I Festival come questo, che Lei ha diretto egregiamente, sono una bella e importante opportunità per i giovani autori e registi che hanno in questo modo la possibilità di farsi conoscere facendo dialogare i territori. Un bel successo per le Film Commision in generale, ma, più in particolare, per Apulia Film Commission che ha fatto della Puglia un punto di riferimento importante per la cinematografia internazionale.
Mi trova perfettamente d’accordo sull’importanza delle Film Commission e dei fondi che queste mettono a disposizione per creare nuove professionalità sul territorio; quindi, queste non solo un modo per incentivare i giovani registi ma soprattutto un’occasione per gli aspiranti registi di veder realizzati i propri progetti. Le Film Commission hanno avuto il pregio di dimostrare che cultura e economia non sono per niente conflittuale ma che possono, invece, innescare il circolo virtuoso dello sviluppo economico territoriale.

Maria Teresa, qual è il bilancio di quest’edizione di OFFF?
Per me è senz’altro un bilancio positivo. Ho scoperto un pubblico interessato e curioso, che ha voglia di cultura e di scoperta dei propri “vicini di casa”, ogni incontro che ho fatto mi ha arricchito e le domande della gente erano sempre belle e appassionate. Segnale che il cinema ha saputo creare un clima di amicizia e condivisione importante in occasione di questo Festival.
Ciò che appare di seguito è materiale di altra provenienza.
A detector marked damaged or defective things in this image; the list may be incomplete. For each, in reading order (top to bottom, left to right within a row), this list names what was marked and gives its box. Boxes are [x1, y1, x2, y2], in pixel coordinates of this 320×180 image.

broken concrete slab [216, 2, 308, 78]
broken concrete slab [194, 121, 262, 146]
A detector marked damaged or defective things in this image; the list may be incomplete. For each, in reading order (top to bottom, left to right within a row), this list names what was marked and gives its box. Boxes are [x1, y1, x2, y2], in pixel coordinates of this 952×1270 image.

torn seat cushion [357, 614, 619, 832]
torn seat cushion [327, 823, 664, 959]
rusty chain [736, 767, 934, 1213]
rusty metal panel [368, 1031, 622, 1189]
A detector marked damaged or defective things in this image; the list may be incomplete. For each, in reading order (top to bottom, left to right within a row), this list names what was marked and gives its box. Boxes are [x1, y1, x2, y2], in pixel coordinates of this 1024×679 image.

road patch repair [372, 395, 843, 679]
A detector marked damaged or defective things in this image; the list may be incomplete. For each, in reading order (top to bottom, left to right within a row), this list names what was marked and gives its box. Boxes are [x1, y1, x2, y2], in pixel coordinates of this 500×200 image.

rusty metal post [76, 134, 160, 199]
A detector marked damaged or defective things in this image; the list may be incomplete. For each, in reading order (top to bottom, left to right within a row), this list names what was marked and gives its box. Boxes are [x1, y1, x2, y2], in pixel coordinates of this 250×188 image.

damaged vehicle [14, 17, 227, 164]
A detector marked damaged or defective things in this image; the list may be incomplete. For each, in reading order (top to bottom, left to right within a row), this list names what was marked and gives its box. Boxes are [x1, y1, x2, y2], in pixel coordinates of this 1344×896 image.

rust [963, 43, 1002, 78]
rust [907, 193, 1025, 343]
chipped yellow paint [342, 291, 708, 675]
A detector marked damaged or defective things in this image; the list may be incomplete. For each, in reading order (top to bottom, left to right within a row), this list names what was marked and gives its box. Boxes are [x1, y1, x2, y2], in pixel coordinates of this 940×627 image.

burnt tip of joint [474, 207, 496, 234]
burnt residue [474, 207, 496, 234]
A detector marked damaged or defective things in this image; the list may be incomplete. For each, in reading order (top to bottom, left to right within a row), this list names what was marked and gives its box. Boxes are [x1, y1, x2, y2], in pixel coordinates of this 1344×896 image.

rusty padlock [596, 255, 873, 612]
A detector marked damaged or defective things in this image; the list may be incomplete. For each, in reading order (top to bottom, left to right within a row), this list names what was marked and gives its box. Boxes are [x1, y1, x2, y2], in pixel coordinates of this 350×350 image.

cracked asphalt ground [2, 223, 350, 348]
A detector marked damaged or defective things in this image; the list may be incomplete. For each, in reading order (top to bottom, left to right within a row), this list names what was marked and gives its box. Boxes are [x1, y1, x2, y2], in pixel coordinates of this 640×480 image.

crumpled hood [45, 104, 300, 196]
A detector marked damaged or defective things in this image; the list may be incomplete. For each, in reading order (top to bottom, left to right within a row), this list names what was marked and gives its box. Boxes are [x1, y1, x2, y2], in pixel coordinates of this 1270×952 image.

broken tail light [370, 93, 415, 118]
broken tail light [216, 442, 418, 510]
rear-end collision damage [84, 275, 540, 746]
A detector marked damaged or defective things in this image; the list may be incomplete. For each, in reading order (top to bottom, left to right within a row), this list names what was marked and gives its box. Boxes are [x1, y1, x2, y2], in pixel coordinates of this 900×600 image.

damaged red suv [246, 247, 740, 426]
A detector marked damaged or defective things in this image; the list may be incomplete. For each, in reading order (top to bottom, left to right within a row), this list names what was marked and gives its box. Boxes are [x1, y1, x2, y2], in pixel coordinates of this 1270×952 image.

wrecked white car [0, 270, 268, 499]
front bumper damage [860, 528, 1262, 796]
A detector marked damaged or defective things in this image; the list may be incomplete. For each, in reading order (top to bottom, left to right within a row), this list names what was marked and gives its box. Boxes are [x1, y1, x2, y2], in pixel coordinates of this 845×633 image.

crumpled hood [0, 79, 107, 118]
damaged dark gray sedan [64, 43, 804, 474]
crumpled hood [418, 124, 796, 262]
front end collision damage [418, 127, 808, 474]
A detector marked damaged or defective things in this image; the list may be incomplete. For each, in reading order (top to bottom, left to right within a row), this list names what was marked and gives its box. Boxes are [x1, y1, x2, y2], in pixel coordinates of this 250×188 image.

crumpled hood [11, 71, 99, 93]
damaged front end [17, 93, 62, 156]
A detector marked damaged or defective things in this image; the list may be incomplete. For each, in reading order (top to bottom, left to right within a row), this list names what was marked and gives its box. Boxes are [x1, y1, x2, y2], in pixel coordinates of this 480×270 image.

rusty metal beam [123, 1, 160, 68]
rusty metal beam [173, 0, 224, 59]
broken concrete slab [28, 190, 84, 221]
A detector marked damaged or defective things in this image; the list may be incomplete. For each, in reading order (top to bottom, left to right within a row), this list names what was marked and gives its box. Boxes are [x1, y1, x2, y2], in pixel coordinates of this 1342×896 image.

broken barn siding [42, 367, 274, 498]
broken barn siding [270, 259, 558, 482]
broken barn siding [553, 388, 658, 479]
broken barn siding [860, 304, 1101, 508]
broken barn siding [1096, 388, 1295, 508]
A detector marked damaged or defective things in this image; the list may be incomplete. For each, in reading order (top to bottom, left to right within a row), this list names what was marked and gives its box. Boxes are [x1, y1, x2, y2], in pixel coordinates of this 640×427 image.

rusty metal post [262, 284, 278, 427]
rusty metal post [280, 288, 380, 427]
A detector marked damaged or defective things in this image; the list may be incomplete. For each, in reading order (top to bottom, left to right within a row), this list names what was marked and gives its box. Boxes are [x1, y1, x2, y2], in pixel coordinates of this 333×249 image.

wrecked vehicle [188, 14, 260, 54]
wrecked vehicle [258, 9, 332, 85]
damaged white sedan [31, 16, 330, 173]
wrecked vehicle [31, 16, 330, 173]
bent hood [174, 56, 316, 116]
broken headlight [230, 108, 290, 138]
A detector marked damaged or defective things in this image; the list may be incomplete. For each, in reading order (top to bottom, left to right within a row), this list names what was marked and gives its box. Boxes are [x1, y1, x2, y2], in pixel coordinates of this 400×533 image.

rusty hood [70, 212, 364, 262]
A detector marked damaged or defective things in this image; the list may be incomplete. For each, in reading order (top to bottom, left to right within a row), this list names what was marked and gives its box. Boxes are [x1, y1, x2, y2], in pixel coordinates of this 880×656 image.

Io considero ogni festival come un albero e un albero ha delle belle foglie solo se ha delle radici importanti; per questo Otranto Film Fund Festival potrà continuare ad esistere se Otranto continuerà ad amarlo come ha già dimostrato di fare.
 
Che dire? Un arrivederci al 2018 e un grazie a Maria Teresa che con la sua professionalità, la sua passione per il Cinema e la Cultura ci ha fatto innamorare ancora di più di un Festival che da oggi sentiremo più nostro.